Черт его, старого басурмана, возьми. Что ж его придумать. Срочно. Что тебе надо, Мишка. Ноут новый надо. Телек можно пятьдесят дюймов. Да ерунда все это. Бизнес идет – и так купим. Работа есть, крыша над головой есть, Белка есть – что тебе еще, Дуридому, надо. Стой, ты же Белке обещал…

– А можешь ты машину подогнать?

– Какую машину хочешь ты, мой повелитель? Ту, что роет землю или мелет зерно или поднимает воду из канала…

– Я тебе дам щас… воду! Сделай Белке красный кабриолет – она хотела – пусть побалуется. Она заслужила. Лучше ее нет девчонки – точно тебе говорю.

– С радостью исполню твое желание доставить радость прекраснейшей из Белок, о Мишка, если покажешь мне, как выглядит сей кабриолет.

Господи, поди найди в Мухосранске красный кабриолет, чтоб ему показать. Ну ты и бестолковый Дуридом! А Гугл зачем! Михаил взял со стула свой ноутбук, открыл в браузере Гугл-картинки. А какую ж фирму? Феррари? Ламборджини? Порше? Остановись, мудрый ты, блин, отрок, далеко ты на них не уедешь по нашим дорогам. Черт, думай скорей, пока Хоттабыч к своим Даудам с Сулейманами не улетел. Совершенно без участия головы его руки написали в строке поиска: «форд-мустанг кабриолет красный». Гугл вывалил картинки – на первой на капоте сидела рыжеволосая девушка. Добрый знак. Значит, ей понравится.

– Вот такую можешь? – с замиранием сердца спросил он джинна.

– И девушка должна быть в такой простой одежде? Без алмазов?

– Да, блин, не надо мне девушки! Есть у меня уже! Без девушки – можешь?

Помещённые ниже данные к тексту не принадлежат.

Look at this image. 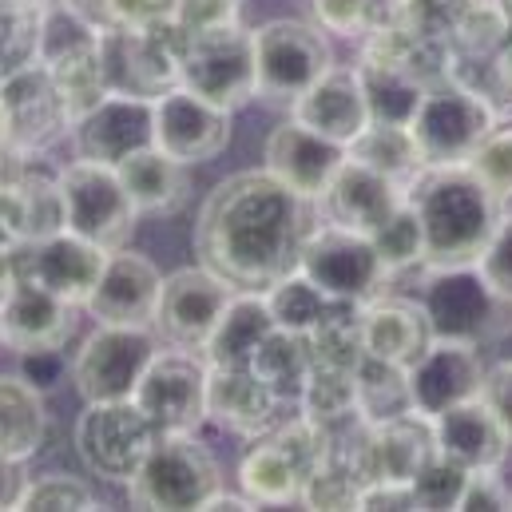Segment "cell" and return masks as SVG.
<instances>
[{
	"label": "cell",
	"mask_w": 512,
	"mask_h": 512,
	"mask_svg": "<svg viewBox=\"0 0 512 512\" xmlns=\"http://www.w3.org/2000/svg\"><path fill=\"white\" fill-rule=\"evenodd\" d=\"M358 382V409L366 421H385V417H401L409 413V385H405V370L389 366L378 358H362V366L354 370Z\"/></svg>",
	"instance_id": "cell-37"
},
{
	"label": "cell",
	"mask_w": 512,
	"mask_h": 512,
	"mask_svg": "<svg viewBox=\"0 0 512 512\" xmlns=\"http://www.w3.org/2000/svg\"><path fill=\"white\" fill-rule=\"evenodd\" d=\"M354 509H413V493L401 481H370L358 489Z\"/></svg>",
	"instance_id": "cell-49"
},
{
	"label": "cell",
	"mask_w": 512,
	"mask_h": 512,
	"mask_svg": "<svg viewBox=\"0 0 512 512\" xmlns=\"http://www.w3.org/2000/svg\"><path fill=\"white\" fill-rule=\"evenodd\" d=\"M171 0H100L104 28H163Z\"/></svg>",
	"instance_id": "cell-45"
},
{
	"label": "cell",
	"mask_w": 512,
	"mask_h": 512,
	"mask_svg": "<svg viewBox=\"0 0 512 512\" xmlns=\"http://www.w3.org/2000/svg\"><path fill=\"white\" fill-rule=\"evenodd\" d=\"M120 179L128 187L131 203L139 215H179L191 199V183H187V163L171 159L159 147H143L128 155L120 167Z\"/></svg>",
	"instance_id": "cell-31"
},
{
	"label": "cell",
	"mask_w": 512,
	"mask_h": 512,
	"mask_svg": "<svg viewBox=\"0 0 512 512\" xmlns=\"http://www.w3.org/2000/svg\"><path fill=\"white\" fill-rule=\"evenodd\" d=\"M493 68H497V80H501V88H505V92L512 96V44H505V48L497 52V64H493Z\"/></svg>",
	"instance_id": "cell-50"
},
{
	"label": "cell",
	"mask_w": 512,
	"mask_h": 512,
	"mask_svg": "<svg viewBox=\"0 0 512 512\" xmlns=\"http://www.w3.org/2000/svg\"><path fill=\"white\" fill-rule=\"evenodd\" d=\"M282 397L258 378L255 370H223L211 366L207 374V421L239 433L258 437L278 421Z\"/></svg>",
	"instance_id": "cell-29"
},
{
	"label": "cell",
	"mask_w": 512,
	"mask_h": 512,
	"mask_svg": "<svg viewBox=\"0 0 512 512\" xmlns=\"http://www.w3.org/2000/svg\"><path fill=\"white\" fill-rule=\"evenodd\" d=\"M318 28L322 32H338V36H366L378 24V8L374 0H310Z\"/></svg>",
	"instance_id": "cell-43"
},
{
	"label": "cell",
	"mask_w": 512,
	"mask_h": 512,
	"mask_svg": "<svg viewBox=\"0 0 512 512\" xmlns=\"http://www.w3.org/2000/svg\"><path fill=\"white\" fill-rule=\"evenodd\" d=\"M183 40V36H179ZM179 40L163 28H104L100 32V80L108 96L159 100L179 84Z\"/></svg>",
	"instance_id": "cell-11"
},
{
	"label": "cell",
	"mask_w": 512,
	"mask_h": 512,
	"mask_svg": "<svg viewBox=\"0 0 512 512\" xmlns=\"http://www.w3.org/2000/svg\"><path fill=\"white\" fill-rule=\"evenodd\" d=\"M433 334L441 338H465V342H485L497 338L512 326V302H505L481 274L477 266L465 270H429L425 298H421Z\"/></svg>",
	"instance_id": "cell-14"
},
{
	"label": "cell",
	"mask_w": 512,
	"mask_h": 512,
	"mask_svg": "<svg viewBox=\"0 0 512 512\" xmlns=\"http://www.w3.org/2000/svg\"><path fill=\"white\" fill-rule=\"evenodd\" d=\"M12 374L20 378V382H28L36 393H52V389H60V385L68 382V374H72V362H68V354H64V346H40V350H16L12 354Z\"/></svg>",
	"instance_id": "cell-42"
},
{
	"label": "cell",
	"mask_w": 512,
	"mask_h": 512,
	"mask_svg": "<svg viewBox=\"0 0 512 512\" xmlns=\"http://www.w3.org/2000/svg\"><path fill=\"white\" fill-rule=\"evenodd\" d=\"M461 509H512V489L497 477V469L469 473L465 493H461Z\"/></svg>",
	"instance_id": "cell-47"
},
{
	"label": "cell",
	"mask_w": 512,
	"mask_h": 512,
	"mask_svg": "<svg viewBox=\"0 0 512 512\" xmlns=\"http://www.w3.org/2000/svg\"><path fill=\"white\" fill-rule=\"evenodd\" d=\"M266 294V306L274 314V326L278 330H294V334H310L338 302L330 294H322L302 270H290L286 278H278L274 286L262 290Z\"/></svg>",
	"instance_id": "cell-36"
},
{
	"label": "cell",
	"mask_w": 512,
	"mask_h": 512,
	"mask_svg": "<svg viewBox=\"0 0 512 512\" xmlns=\"http://www.w3.org/2000/svg\"><path fill=\"white\" fill-rule=\"evenodd\" d=\"M350 159L374 167L378 175L393 179L397 187H409V179L425 167L421 163V151L413 143V131L401 128V124H366V128L354 135V143L346 147Z\"/></svg>",
	"instance_id": "cell-34"
},
{
	"label": "cell",
	"mask_w": 512,
	"mask_h": 512,
	"mask_svg": "<svg viewBox=\"0 0 512 512\" xmlns=\"http://www.w3.org/2000/svg\"><path fill=\"white\" fill-rule=\"evenodd\" d=\"M76 310L80 306L12 270V282L0 298V342H8L12 350L64 346L76 330Z\"/></svg>",
	"instance_id": "cell-23"
},
{
	"label": "cell",
	"mask_w": 512,
	"mask_h": 512,
	"mask_svg": "<svg viewBox=\"0 0 512 512\" xmlns=\"http://www.w3.org/2000/svg\"><path fill=\"white\" fill-rule=\"evenodd\" d=\"M497 124H501L497 108L477 88L461 84L457 76H441L425 84V96L409 120V131L425 167H453V163H465Z\"/></svg>",
	"instance_id": "cell-5"
},
{
	"label": "cell",
	"mask_w": 512,
	"mask_h": 512,
	"mask_svg": "<svg viewBox=\"0 0 512 512\" xmlns=\"http://www.w3.org/2000/svg\"><path fill=\"white\" fill-rule=\"evenodd\" d=\"M159 286H163L159 266L147 255L120 247V251H108L100 282L92 286L84 310L92 322H104V326H151Z\"/></svg>",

– С легкостью! Посмотри в окно.

Михаил рванул к окну кухни так, как будто сто чертей гнались за ним с приглашением переселиться на новую квартиру – прямо в круг девятый. У подъезда стоял «форд-мустанг», кабриолет с поднятым верхом, красный, точно сошел с гугловской картинки.

– Он настоящий?!

– Как можешь сомневаться ты в моем могуществе, о жестокий господин мой!

– Ну прости, Хоттабыч, да я… я обалдел просто. Дай я тебя поцелую! Ты самый лучший джинн в мире – так и передай своему Сулейману!

– Обязательно передам! Прощай, мой самый добрый господин! – старик стал медленно таять в воздухе.

– Стой! А ключи?!!!

Фигура джинна продолжала таять, волна разочарования затопила Михаила. Когда от старика не осталось и легкой дымки, на его месте, прямо в воздухе, повисли ключи с брелками сигнализации и мустанговской лошадкой. Михаил смотрел на них целую минуту, не смея пошевелиться, потом провел рукой по воздуху снизу и сверху и схватил их правой рукой – ключи были настоящие. «Ёпсель-мопсель! Вот так купил халвы!» – он кинулся из квартиры, сбежал вниз, потеряв один тапок, и подбежал к машине: запах кожи и машинного масла проник в его ноздри, а через них прямо в центр удовольствия, – он почувствовал себя на седьмом небе. Он стоял, тупо улыбаясь, поглаживая корпус машины ладонями, потом тихонько дернул ручку левой двери и уселся на место водителя, положив руки на руль и продолжая улыбаться. Так он просидел минут десять, потом без всякой мысли вставил ключ в гнездо и повернул – мотор заурчал, загорелись индикаторы на панели. Неее, ехать мы сейчас не будем! Он нажал кнопку – складной верх медленно развернулся и опустился. Мысли прыгали у него в голове. А как же ее зарегистрировать? Он открыл бардачок и выудил толстый пластиковый пакет, из которого достал проспекты лучшего в городе автосалона, инструкцию по эксплуатации, договор купли-продажи, квитанцию об оплате с сегодняшней датой и страховой полис. Потом в руки ему попался техпаспорт, в графе «Владелец» было написано «Бэла Бурлакова». Вот так Хоттабыч! Ну и дела! Может надо было… дворец из мрамора… и этот… караван с верблюдами… не, с невольниками… или невольницами… Эх, ты, Дуридом мухосранский! Теперь у тебя уже никогда не будет невольниц! Ни одной. А можно было бы с ней… Ладно, с Белкой отдуплимся.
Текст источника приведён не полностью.